[PASSAGE SHOWN]
•••••
"Of all the home environmental issues—mold, carpet off-gassing—radon is completely resolvable. You can't say that for mold."
—Gordon Gammell, Ketchum radon tester
By BARBARA PERKINS
For the Express
Radon, an odorless, colorless, tasteless radioactive gas, is the second leading cause of lung cancer after smoking, and your house may be full of it.
The naturally occurring gas produced during radioactive decay of uranium from soil, rock and groundwater nationwide is released into the air and inhaled in minute amounts with every breath. However, no place other than in a uranium mine is this carcinogen likely to be found in the higher, more lethal concentrations than in a tightly sealed, energy efficient home, according to the federal Environmental Protection Agency.
The EPA, in a recent update of risks from indoor exposure, estimates 20,000 lung cancer deaths in the nation each year can be attributed to radon. That figure comes from a National Academy of Sciences' report, the Biological Effects of Ionizing Radiation VI Report of 1999, the most comprehensive review of scientific data gathered on radon, and includes an uncertainty range of 8,000 to 45,000.
•••••
[Stored data]
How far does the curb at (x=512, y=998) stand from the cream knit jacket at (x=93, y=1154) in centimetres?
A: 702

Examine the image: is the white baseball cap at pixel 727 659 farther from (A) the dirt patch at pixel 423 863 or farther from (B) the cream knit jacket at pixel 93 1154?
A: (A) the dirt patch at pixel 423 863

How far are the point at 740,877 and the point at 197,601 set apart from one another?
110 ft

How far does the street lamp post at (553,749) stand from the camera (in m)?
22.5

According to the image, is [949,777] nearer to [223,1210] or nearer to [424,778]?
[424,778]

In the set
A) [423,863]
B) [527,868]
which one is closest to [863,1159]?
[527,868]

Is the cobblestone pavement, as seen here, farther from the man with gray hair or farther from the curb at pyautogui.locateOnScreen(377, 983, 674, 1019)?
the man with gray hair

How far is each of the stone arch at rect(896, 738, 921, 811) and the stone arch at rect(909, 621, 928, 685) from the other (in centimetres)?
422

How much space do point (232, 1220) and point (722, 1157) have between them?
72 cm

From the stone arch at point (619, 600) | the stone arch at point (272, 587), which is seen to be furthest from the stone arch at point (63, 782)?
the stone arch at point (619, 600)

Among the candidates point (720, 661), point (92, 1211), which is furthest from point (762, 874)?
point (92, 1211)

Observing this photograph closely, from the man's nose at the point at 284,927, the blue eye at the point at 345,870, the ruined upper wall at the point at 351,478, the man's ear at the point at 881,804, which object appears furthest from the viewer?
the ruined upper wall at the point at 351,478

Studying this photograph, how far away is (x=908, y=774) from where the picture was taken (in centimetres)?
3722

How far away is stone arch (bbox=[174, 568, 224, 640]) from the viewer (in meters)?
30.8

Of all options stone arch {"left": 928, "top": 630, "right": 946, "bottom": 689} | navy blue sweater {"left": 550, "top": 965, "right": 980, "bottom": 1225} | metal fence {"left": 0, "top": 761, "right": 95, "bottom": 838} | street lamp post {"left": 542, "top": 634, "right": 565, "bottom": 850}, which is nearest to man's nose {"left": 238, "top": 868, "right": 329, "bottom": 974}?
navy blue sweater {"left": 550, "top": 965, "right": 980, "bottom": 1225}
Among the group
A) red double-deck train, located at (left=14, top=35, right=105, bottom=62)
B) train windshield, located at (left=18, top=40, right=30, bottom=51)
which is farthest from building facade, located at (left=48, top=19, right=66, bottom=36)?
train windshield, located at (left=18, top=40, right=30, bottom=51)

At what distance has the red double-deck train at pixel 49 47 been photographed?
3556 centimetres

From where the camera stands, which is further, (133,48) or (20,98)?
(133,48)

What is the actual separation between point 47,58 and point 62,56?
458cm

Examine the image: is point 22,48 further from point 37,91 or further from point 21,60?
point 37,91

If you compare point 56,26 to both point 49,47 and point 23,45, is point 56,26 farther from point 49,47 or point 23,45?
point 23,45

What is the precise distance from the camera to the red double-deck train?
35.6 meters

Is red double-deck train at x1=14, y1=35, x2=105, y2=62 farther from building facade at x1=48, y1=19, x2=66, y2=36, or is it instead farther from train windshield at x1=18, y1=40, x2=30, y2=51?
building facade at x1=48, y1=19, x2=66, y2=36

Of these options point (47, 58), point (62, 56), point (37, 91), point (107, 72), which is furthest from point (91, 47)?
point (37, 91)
•••••
[EXERCISE OBJECTIVE]
Reproduce word for word the stretch of the radon article from "The naturally occurring" through "8,000 to 45,000.". The listing is separate material and has no connection to the radon article.

[TASK OUTPUT]
The naturally occurring gas produced during radioactive decay of uranium from soil, rock and groundwater nationwide is released into the air and inhaled in minute amounts with every breath. However, no place other than in a uranium mine is this carcinogen likely to be found in the higher, more lethal concentrations than in a tightly sealed, energy efficient home, according to the federal Environmental Protection Agency.
The EPA, in a recent update of risks from indoor exposure, estimates 20,000 lung cancer deaths in the nation each year can be attributed to radon. That figure comes from a National Academy of Sciences' report, the Biological Effects of Ionizing Radiation VI Report of 1999, the most comprehensive review of scientific data gathered on radon, and includes an uncertainty range of 8,000 to 45,000.